WHAT THIS TASK INVOLVES => Write the next part of the passage below on mergers and acquisitions in the U.S. retail sector, continuing after its final sentence.

SOURCE TEXT =>
○ ○ ○ ○ ○ ○ ○

= Mergers and acquisitions in the United States retail sector =

Mergers and acquisitions in the United States retail sector refer to the consolidation of retail companies through corporate takeovers, mergers, and strategic purchases, reflecting broader economic, technological, and cultural changes in American consumer markets. Since the early 20th century, the retail industry has experienced waves of consolidation shaped by shifts in consumer behavior, transportation, and technology.

Early developments were driven by the rise of chain stores and department store conglomerates that capitalized on economies of scale and standardized formats. Following World War II, suburban expansion and the rise of shopping malls transformed retail geography and fueled the growth of regional and national department store chains. By the late 20th century, mergers and acquisitions had become a key strategy for retailers seeking efficiency, scale, and stronger brands. The digital revolution of the 1990s and 2000s further reshaped the sector, as traditional retailers consolidated to compete with online rivals and e-commerce firms acquired companies to build logistics and technology capacity.

○ ○ ○ ○ ○ ○ ○

EXTRACTED INFORMATION =>
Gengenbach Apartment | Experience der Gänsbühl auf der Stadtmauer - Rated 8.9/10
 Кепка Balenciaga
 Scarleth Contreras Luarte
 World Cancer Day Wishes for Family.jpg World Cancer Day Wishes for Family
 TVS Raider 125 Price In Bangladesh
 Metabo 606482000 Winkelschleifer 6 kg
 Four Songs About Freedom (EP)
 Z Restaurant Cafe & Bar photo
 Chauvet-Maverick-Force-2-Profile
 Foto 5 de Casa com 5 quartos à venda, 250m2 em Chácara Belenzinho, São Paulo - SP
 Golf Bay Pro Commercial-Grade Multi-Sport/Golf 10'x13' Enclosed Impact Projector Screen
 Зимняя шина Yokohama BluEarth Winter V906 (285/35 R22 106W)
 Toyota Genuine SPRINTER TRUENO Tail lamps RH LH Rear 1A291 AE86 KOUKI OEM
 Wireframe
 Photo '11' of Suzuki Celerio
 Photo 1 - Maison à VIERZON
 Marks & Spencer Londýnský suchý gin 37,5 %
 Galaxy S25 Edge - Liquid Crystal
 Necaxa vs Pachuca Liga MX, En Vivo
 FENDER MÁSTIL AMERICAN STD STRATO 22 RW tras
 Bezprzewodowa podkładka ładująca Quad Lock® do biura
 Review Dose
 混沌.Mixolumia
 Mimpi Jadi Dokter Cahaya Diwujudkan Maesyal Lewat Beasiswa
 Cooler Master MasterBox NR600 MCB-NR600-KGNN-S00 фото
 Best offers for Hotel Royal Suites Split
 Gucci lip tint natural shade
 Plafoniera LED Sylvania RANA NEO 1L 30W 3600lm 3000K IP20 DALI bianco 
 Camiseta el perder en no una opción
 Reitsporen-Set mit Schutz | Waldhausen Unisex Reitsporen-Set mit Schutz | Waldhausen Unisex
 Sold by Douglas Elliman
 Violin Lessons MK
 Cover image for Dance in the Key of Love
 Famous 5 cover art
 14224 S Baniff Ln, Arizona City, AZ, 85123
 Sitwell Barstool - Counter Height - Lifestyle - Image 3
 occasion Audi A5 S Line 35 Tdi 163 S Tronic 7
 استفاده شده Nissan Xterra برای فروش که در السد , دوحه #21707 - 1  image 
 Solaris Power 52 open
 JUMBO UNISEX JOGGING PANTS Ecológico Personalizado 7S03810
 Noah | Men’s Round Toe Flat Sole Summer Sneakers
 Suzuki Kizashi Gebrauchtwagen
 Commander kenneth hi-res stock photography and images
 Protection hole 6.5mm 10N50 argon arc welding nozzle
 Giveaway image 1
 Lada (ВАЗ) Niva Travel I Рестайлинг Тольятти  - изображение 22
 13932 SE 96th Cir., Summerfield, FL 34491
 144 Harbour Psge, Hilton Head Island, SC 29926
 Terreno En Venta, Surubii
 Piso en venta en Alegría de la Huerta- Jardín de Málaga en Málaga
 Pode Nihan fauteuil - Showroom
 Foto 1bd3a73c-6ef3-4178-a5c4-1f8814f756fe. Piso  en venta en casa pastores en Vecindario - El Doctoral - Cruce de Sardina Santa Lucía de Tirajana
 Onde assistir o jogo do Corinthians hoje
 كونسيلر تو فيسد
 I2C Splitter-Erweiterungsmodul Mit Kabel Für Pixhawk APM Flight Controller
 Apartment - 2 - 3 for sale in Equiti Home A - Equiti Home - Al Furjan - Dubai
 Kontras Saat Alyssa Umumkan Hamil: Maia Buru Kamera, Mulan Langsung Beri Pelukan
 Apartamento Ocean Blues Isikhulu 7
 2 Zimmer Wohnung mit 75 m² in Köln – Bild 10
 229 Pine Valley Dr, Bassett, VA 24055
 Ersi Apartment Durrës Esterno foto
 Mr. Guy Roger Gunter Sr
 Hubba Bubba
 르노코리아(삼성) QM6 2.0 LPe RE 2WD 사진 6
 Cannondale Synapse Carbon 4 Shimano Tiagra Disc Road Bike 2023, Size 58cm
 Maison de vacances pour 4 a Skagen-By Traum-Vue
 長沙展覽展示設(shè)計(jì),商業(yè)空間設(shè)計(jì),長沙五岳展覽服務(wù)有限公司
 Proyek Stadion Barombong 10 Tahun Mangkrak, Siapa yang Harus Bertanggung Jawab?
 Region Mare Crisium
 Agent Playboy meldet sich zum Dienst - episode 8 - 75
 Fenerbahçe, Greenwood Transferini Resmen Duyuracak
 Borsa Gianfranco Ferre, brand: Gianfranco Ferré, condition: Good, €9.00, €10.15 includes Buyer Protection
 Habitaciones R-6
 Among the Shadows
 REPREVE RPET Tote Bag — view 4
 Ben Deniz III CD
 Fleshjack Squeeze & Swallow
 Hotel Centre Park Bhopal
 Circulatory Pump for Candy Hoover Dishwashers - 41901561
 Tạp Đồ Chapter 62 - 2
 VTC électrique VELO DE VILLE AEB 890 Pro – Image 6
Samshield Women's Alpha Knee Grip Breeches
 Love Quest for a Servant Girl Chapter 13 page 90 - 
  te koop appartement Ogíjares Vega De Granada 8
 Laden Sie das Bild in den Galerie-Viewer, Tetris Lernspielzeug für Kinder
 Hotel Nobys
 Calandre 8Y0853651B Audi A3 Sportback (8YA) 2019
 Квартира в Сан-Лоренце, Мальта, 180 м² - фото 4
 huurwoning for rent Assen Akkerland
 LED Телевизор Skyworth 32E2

○ ○ ○ ○ ○ ○ ○

RESPONSE TO THIS EXERCISE =>
In the 21st century, the pace of consolidation has continued, influenced by globalization, private equity activity, and the integration of digital and physical sales channels. Major transactions ranging from department store mergers to acquisitions involving e-commerce platforms, grocery chains, and specialty retailers have redefined the structure of American retail.

== Historical development ==

=== Early retail consolidation (1900s-1950s) ===
In the early 20th century, the American retail industry experienced significant consolidation with the rise of chain stores and department store conglomerates. This period saw the adoption of standardized store formats and the use of economies of scale, which helped establish the basis of modern retail.

The growth of chain stores accelerated during the 1910s and 1920s. Companies such as the Great Atlantic & Pacific Tea Company (A&P) revolutionized grocery retail by implementing uniform store designs and vertically integrated supply chains. Between 1914 and 1919, A&P expanded from 650 to 4,224 locations, doubling that number by 1923.

By the early 1930s, chain stores dominated the grocery market. From 1919 to 1932, the top five grocery chains increased their market share from 4.2% to 28.8%. Improved transportation and centralized distribution enabled these chains to operate extensive networks, benefiting from bulk purchasing and lower costs. While the individual stores often resembled independent retailers, the main efficiencies were achieved through centralized management and logistics.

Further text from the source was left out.